Supplied data:
....
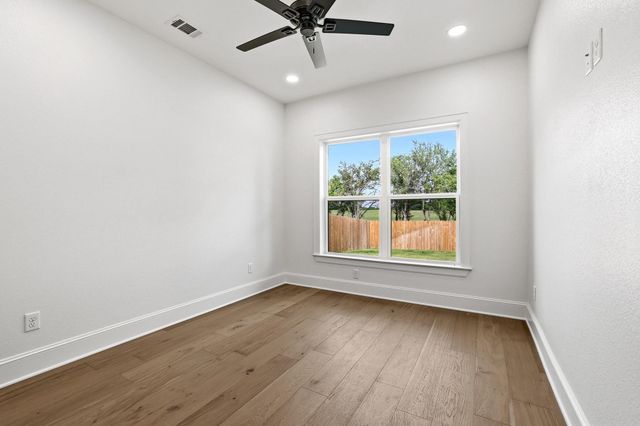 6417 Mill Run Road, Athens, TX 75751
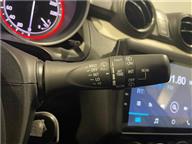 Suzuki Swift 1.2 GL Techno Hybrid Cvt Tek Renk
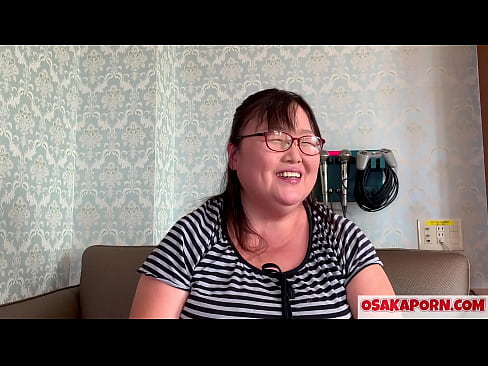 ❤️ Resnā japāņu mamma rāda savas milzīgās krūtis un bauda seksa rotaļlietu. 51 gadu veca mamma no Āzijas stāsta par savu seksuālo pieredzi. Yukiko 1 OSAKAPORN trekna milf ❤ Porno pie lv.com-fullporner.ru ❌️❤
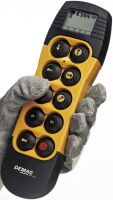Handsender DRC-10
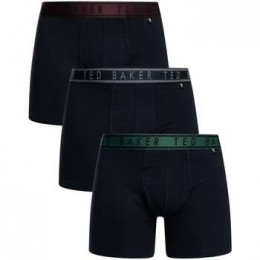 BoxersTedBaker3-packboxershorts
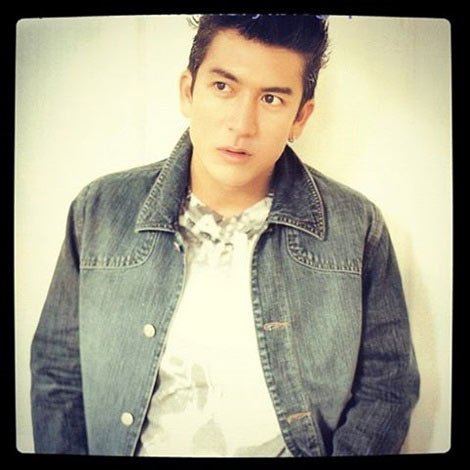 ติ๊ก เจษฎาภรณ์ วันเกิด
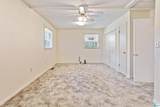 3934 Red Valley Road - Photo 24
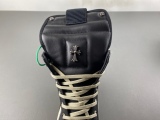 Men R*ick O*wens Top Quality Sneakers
....
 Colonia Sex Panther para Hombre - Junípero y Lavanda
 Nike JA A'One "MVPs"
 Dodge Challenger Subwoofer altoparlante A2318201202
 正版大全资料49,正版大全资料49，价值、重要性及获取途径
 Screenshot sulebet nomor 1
....
What you are asked to do: Copy out only the lines of the records above from the one with "Colonia Sex Panther" through the one with "Screenshot sulebet nomor 1", exactly as they stand, both included.

Response to this task:
 Colonia Sex Panther para Hombre - Junípero y Lavanda
 Nike JA A'One "MVPs"
 Dodge Challenger Subwoofer altoparlante A2318201202
 正版大全资料49,正版大全资料49，价值、重要性及获取途径
 Screenshot sulebet nomor 1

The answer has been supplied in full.